The form contains clauses for the most commonly-requested legal opinions, such as due incorporation, power to enter into transaction, due execution and delivery of transaction documents, etc.
It also contains language providing for customary exclusions from the scope of the legal opinions.
This form is intended for use in any state in the United States.
This form provides a form of legal opinion, intended to be designed for use by a lawyer or law firm that is rendering a legal opinion to another person in connection with a transaction for a client. The opinion usually relates to the rendering lawyer’s client. Legal opinion practice can be extremely complicated, but many legal opinions are relatively straightforward and can be rendered in just a few paragraphs of text. This form is a relatively straightforward one but can be customised and expanded for more complex opinions.
As with all legal opinions, the renderer of the opinion must exercise caution to make sure that the opinions can be backed up, legally and factually. Legal verification may take the form of appropriate checks with government agencies (e.g., a state secretary of state to ensure that a corporation is duly incorporated) or the appropriate state or federal statutes or case-law as warranted. Factual verification may take the form of reviewing signatures on documents for authenticity and “back-up” certificates from officers of the subject corporation as to matters not within the renderer’s first-hand knowledge. Copies of all back-up materials should be retained in the rendering lawyer’s files.

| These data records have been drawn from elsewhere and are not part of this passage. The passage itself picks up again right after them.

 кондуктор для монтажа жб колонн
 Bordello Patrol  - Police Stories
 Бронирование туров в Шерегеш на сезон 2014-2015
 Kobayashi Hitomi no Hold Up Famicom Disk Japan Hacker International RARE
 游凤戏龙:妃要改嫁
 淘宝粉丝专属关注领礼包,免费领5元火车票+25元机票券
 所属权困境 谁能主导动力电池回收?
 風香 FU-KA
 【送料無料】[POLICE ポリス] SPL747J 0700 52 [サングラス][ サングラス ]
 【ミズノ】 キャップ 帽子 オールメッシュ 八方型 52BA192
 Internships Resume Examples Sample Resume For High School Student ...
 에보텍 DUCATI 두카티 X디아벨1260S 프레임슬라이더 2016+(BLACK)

This form is intended for use in any state in the United States. However, as is the case with any agreement for use in the United States, regard must be had for the possibility of variations in the laws from state to state. In the context of commercial relationships, the laws do tend to be substantially similar among the states, but there are areas of substantive difference. In this regard, the state of Louisiana stands out in particular, as it bases parts of its commercial and other laws on the civil codes rather than on the common law. As a result, legal opinions requested in connection with a party or proposed transaction located in Louisiana may be different from those presented in this checklist.

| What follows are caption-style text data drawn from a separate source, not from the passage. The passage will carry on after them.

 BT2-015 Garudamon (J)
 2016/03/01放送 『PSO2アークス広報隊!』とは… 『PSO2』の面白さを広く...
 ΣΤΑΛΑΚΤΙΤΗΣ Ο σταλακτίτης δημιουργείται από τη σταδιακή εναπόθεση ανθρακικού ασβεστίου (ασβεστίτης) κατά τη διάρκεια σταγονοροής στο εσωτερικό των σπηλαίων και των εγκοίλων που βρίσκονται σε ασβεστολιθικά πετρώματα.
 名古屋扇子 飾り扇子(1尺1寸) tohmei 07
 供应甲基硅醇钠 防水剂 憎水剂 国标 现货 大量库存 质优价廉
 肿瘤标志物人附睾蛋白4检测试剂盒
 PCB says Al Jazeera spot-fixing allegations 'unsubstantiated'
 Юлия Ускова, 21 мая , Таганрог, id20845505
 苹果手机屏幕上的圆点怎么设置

This form provides a good starting point for preparing a first draft of a legal opinion. However, as with use of any form, it is very important to take the time to read the form in its entirety to ensure that it is customised appropriately for use in your individual situation. For all but the simplest of transactions, it can be anticipated that some customisation will be in order.
NOTES ON USE OF THIS FORM
The opinion should be typed or printed on the professional letterhead of the law firm or lawyer that is rendering the opinion.

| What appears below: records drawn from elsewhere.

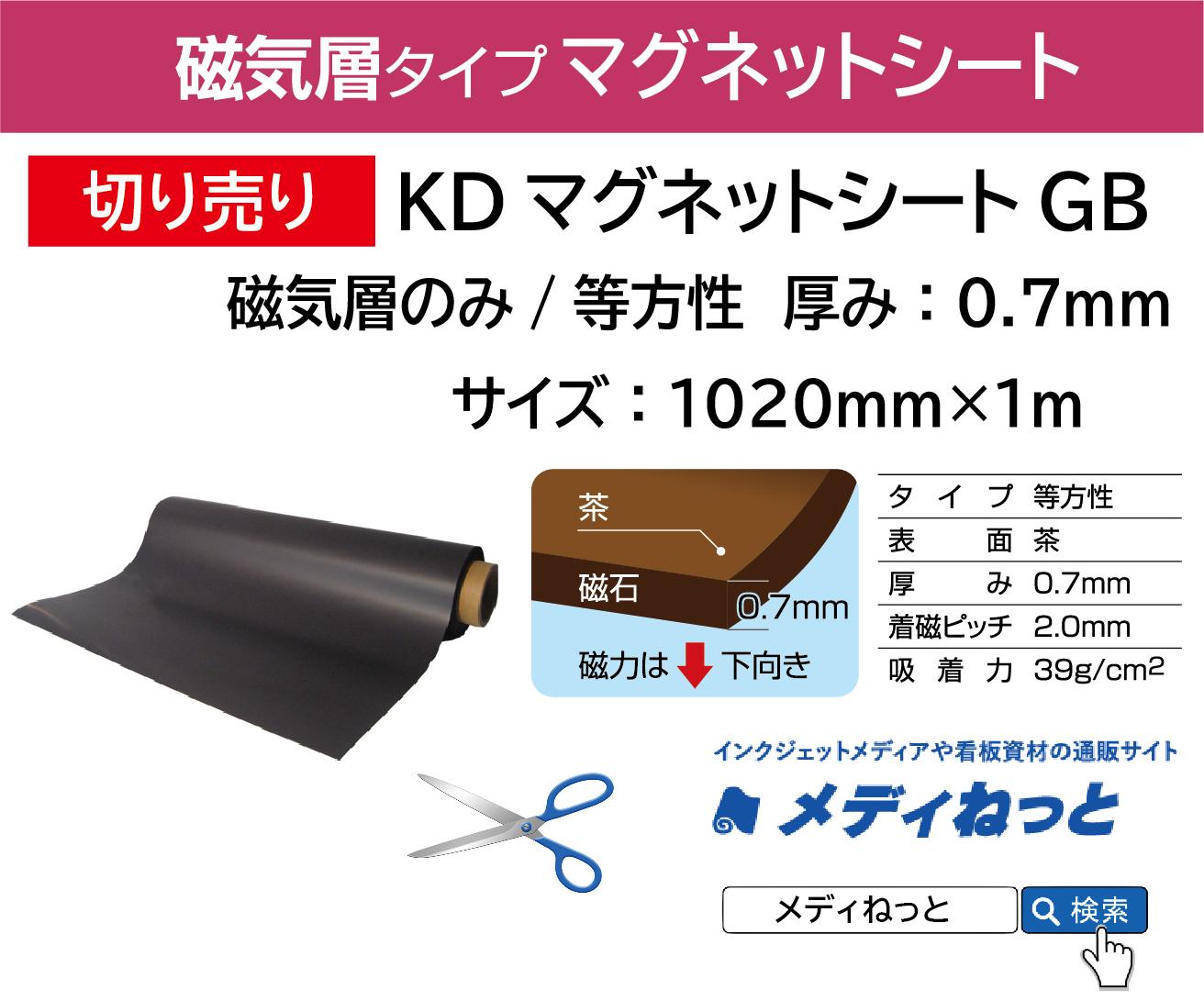 【切り売り】KDマグネットシートGB(磁気層のみ/等方性) 厚み:0.7mm/サイズ:1020mm×1M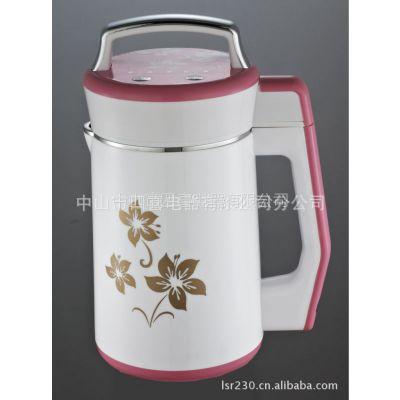 供应韩酷新款不锈钢全钢迷你型全自动豆浆机,小容量豆浆机 0.6L
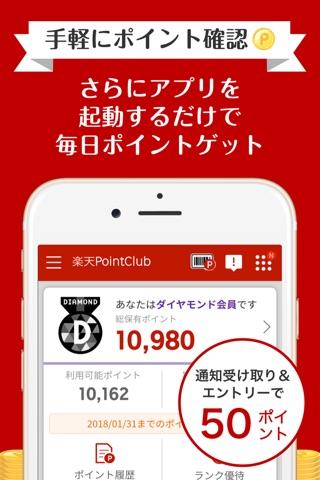 楽天ポイント管理アプリ~楽天PointClub~ screenshot 1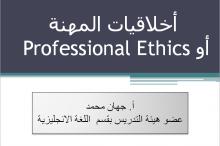 """محاضرة بعنوان """" أخلاقيات المهنة _Professional Ethics _"""" بكلية التربية بالدلم"""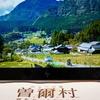 日本一美しい村🏕奈良・曽爾村でススキ🎑と旅する蝶ーアサギマダラー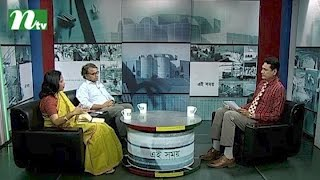Ei Somoy (এই সময়) | Episode 2274 |Talk Show | News & Current Affairs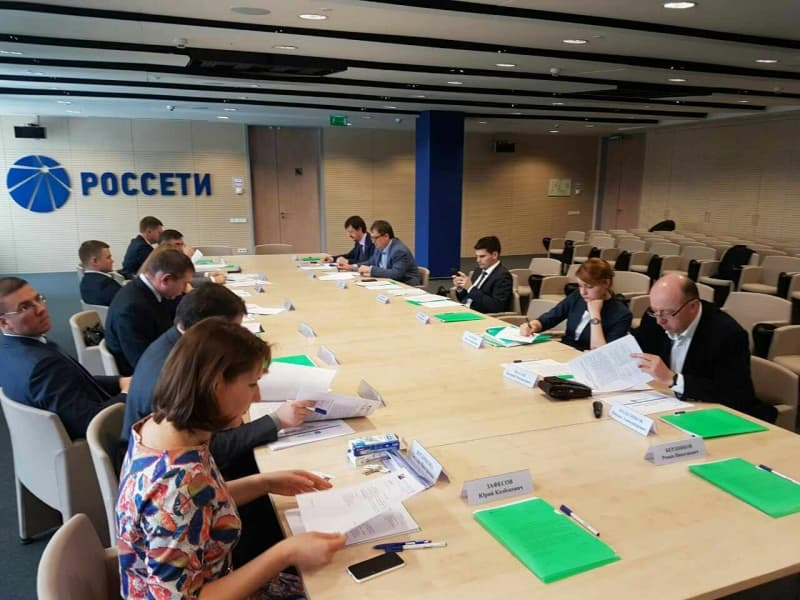 Representatives of RAUM-PROFIE took part in the meeting of rosseti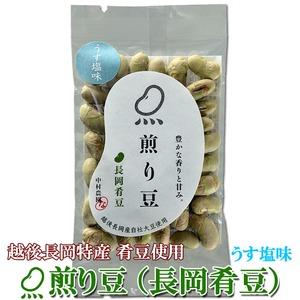 お試しに!煎り豆(長岡肴豆) うす塩味 15g×10袋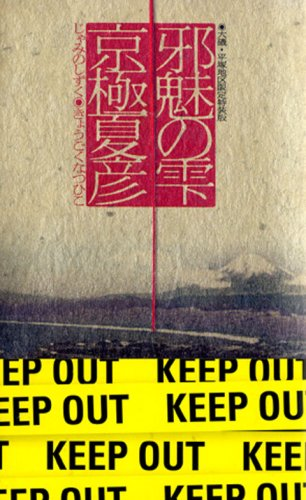 邪魅の雫 大磯・平塚地域限定特装版 (講談社ノベルス)の詳細を見る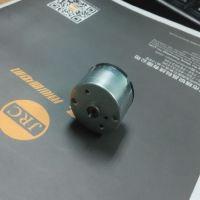 批量供应 520电机 JRC精锐昌 电动机 按摩器马达 车载座椅 JRK-520TC-1264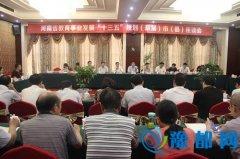 """河南省教育事业发展""""十三五""""规划(草案)征求意见市(县)座谈会召开"""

ADDRESSEE/DESCRIPTION OF TRANSACTION
The addressee of the opinion should be specifically identified, as the opinion is stated to be for the benefit of the addressee only and no other person. For similar reasons, the transaction should be described specifically to ensure that it is relied on only for the purposes of the subject transaction.
SUBJECT OF OPINION
The corporation that is the subject of the opinion should be identified in the first paragraph, again to make sure that the scope of the opinion is clear to the addressee.
The numbered paragraphs contain customary language governing the following legal opinions:
1. Due incorporation of the subject corporation and related matters.
2. Power and authority on the part of the subject corporation to enter into the transaction without causing a breach of corporate documents or any material contract, etc.
3. Due authorisation and approvals on the part of the subject corporation.
4. Due execution of documents by the subject corporation and binding effect against the subject corporation.
5. No judgments or defaults against the subject corporation.
6. No third party consents or government filings required.
7. This paragraph has been left blank for customisation – addition of other opinions as warranted.
As mentioned above, each of these opinions should be legally and factually backed up by the lawyer or law firm rendering the opinions.
The lettered paragraphs contain standard language providing for customary limitations on the legal opinions:
A. Exclusion of the effects of the application of bankruptcy laws and principles of equity.
B. Exclusion of the enforceability of certain common contract provisions that are customarily held unenforceable by the courts.
C. Exclusion of certain rights that are, by law or contract, not assignable.
D. This paragraph has been left blank for customisation – addition of other exclusions as warranted.
E. No opinion is expressed as to any implied matters, and no obligation to update the opinion.
The opinion concludes by limiting reliance to the addressee and stating the law applicable to the opinion (the state in which the opining lawyer is admitted to practice and U.S. federal law).
The legal opinion should be signed by the lawyer or law firm rendering the opinion. If a law firm, many firms use the practice of “signing” the firm’s name rather than the name of the individual lawyer signing the document. The signatory should be a partner or other equity holder in the law firm, and preferably the person who will defend the opinion if a question is subsequently raised.